You may recognize Chris D'Elia from Undateable
Chris D'Elia wasn't left in the lurch for long, however. After Whitney flamed out, the self-proclaimed stand-up comedian who acts landed the lead role on another NBC sitcom: Undateable, which paired him with other stand-ups like Brett Morin, Ron Funches, and even his former co-star Whitney Cummings, all of whom were friendly in real life. Produced by Scrubs creator Bill Lawrence, who joined the stars on a stand-up tour before the show premiered to try and promote the series, Undateable told the story of D'Elia's character Danny Burton, a lothario surrounded by "undateable" guys — like his awkward roommate Justin (Morin) and his weird friends Shelly (Funches) and Adam (Rick Glassman).
Unfortunately, Undateable face the same fate Whitney and Glory Daze did when it met an early demise. In 2016, NBC pulled the plug on the show after only three seasons.
Chris D'Elia's recent work on The Good Doctor and Huge in France
Just before he appeared on You, Chris D'Elia veered into slightly more serious territory with a recurring role on The Good Doctor. During the show's first season, which ran from 2017 to 2018, D'Elia played Kenny, a shady neighbor of Dr.

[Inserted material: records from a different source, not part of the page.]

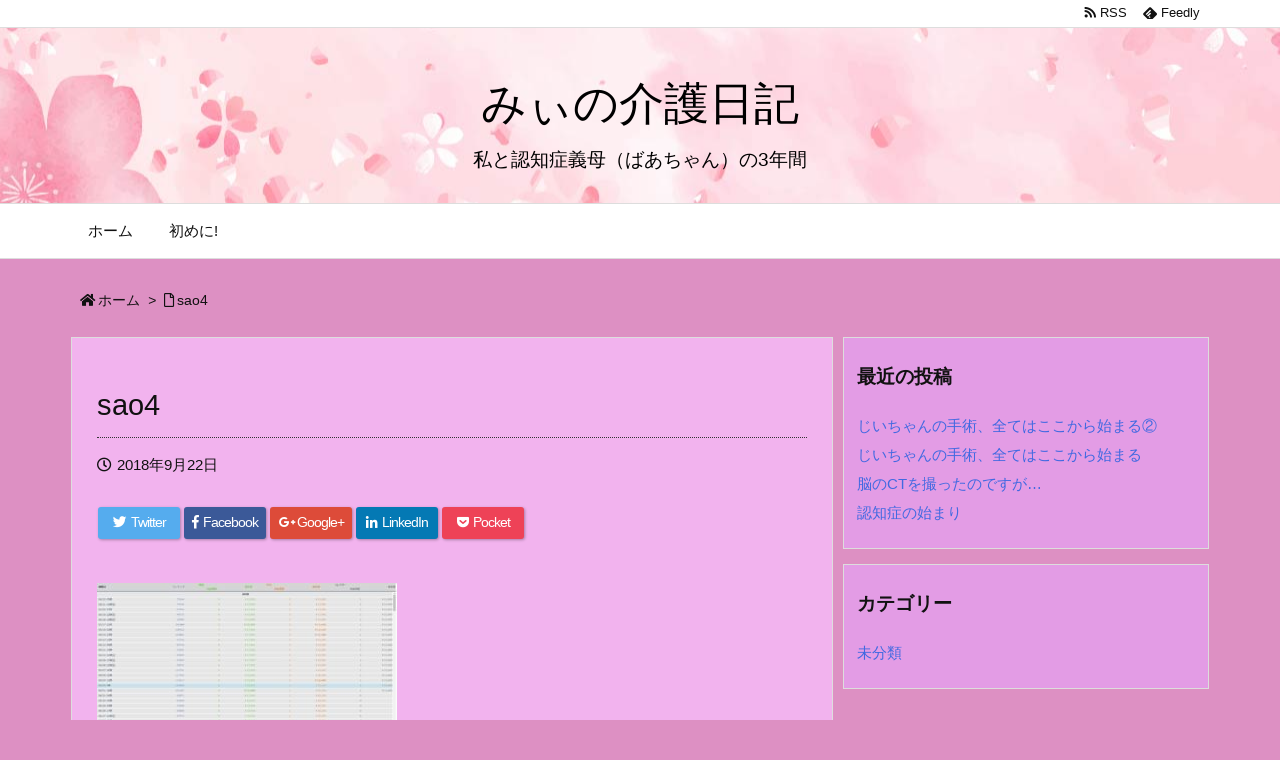

--- FILE ---
content_type: application/javascript
request_url: https://y-another.com/wp-content/themes/luxeritas/js/luxe.async.min.js?v=1647397945
body_size: 189
content:
(function(d){var n=d.createElement('link');n.async=true;n.defer=true;n.rel='stylesheet';n.href='//y-another.com/wp-content/themes/luxeritas/style.async.min.css?v=1647397945';if(d.getElementsByTagName('head')[0]!==null){d.getElementsByTagName('head')[0].appendChild(n);}})(document);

Shaun Murphy (series star Freddie Highmore).
Following that, he also appeared as himself on another Netflix original series, 2019's Huge in France, which tells the story of French comedian Gad Elmaleh who unsuccessfully tries to transition his career to Los Angeles. The show featured Elmaleh as himself, as well as Matthew Del Negro, Erinn Hayes, Scott Keiji Takeda, and Jordan Ver Hoeve.

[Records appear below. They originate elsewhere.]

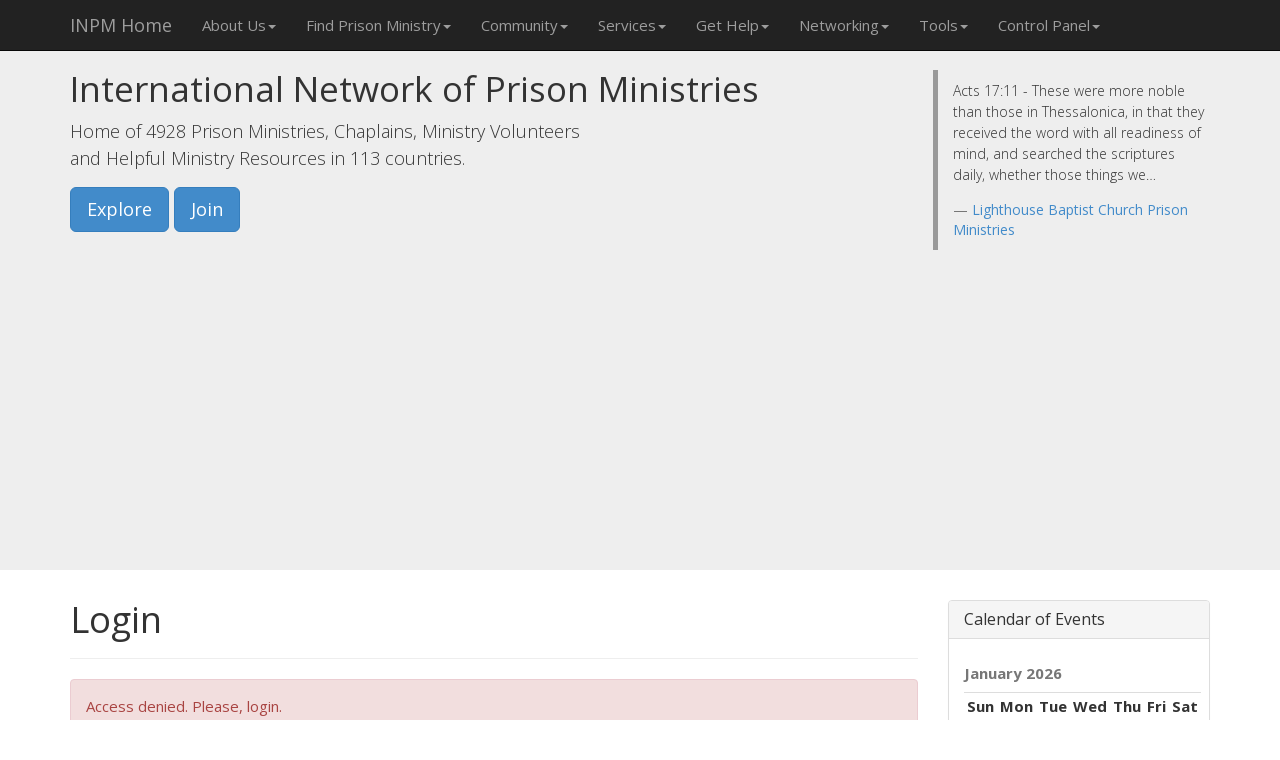

--- FILE ---
content_type: text/html; charset=utf-8
request_url: https://accounts.google.com/o/oauth2/postmessageRelay?parent=https%3A%2F%2Fprisonministry.net&jsh=m%3B%2F_%2Fscs%2Fabc-static%2F_%2Fjs%2Fk%3Dgapi.lb.en.2kN9-TZiXrM.O%2Fd%3D1%2Frs%3DAHpOoo_B4hu0FeWRuWHfxnZ3V0WubwN7Qw%2Fm%3D__features__
body_size: 162
content:
<!DOCTYPE html><html><head><title></title><meta http-equiv="content-type" content="text/html; charset=utf-8"><meta http-equiv="X-UA-Compatible" content="IE=edge"><meta name="viewport" content="width=device-width, initial-scale=1, minimum-scale=1, maximum-scale=1, user-scalable=0"><script src='https://ssl.gstatic.com/accounts/o/2580342461-postmessagerelay.js' nonce="u4r4oE-MeGgk5w43VJS3NQ"></script></head><body><script type="text/javascript" src="https://apis.google.com/js/rpc:shindig_random.js?onload=init" nonce="u4r4oE-MeGgk5w43VJS3NQ"></script></body></html>

--- FILE ---
content_type: text/html; charset=utf-8
request_url: https://www.google.com/recaptcha/api2/aframe
body_size: 249
content:
<!DOCTYPE HTML><html><head><meta http-equiv="content-type" content="text/html; charset=UTF-8"></head><body><script nonce="gSKuBB3GZcrgXj3dIevJAw">/** Anti-fraud and anti-abuse applications only. See google.com/recaptcha */ try{var clients={'sodar':'https://pagead2.googlesyndication.com/pagead/sodar?'};window.addEventListener("message",function(a){try{if(a.source===window.parent){var b=JSON.parse(a.data);var c=clients[b['id']];if(c){var d=document.createElement('img');d.src=c+b['params']+'&rc='+(localStorage.getItem("rc::a")?sessionStorage.getItem("rc::b"):"");window.document.body.appendChild(d);sessionStorage.setItem("rc::e",parseInt(sessionStorage.getItem("rc::e")||0)+1);localStorage.setItem("rc::h",'1769182767395');}}}catch(b){}});window.parent.postMessage("_grecaptcha_ready", "*");}catch(b){}</script></body></html>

What's next for Chris D'Elia?
The role of Henderson on You seemed like a potentially risky one for D'Elia — as a comedian who makes plenty of jokes about gender roles, one might worry that viewers would conflate D'Elia's onscreen character and his real-life act. But, in true D'Elia fashion, he sold his performance as Henderson with ease, providing a perfect foil for Joe and a complicated villain on a show full of unsavory characters.
If you watched You season 2 and felt like D'Elia should be in more projects, well, you're in luck. D'Elia will next appear in Zack Snyder's thriller film Army of the Dead, about a gang of mercenaries who plan to rob a Las Vegas casino in the middle of a zombie outbreak. The film, which doesn't yet have an exact release date but is expected to debut sometime in 2020, also stars Dave Bautista, Ella Purnell, Ana de la Reguera, Garret Dillahunt, Raúl Castillo, and Omari Hardwick.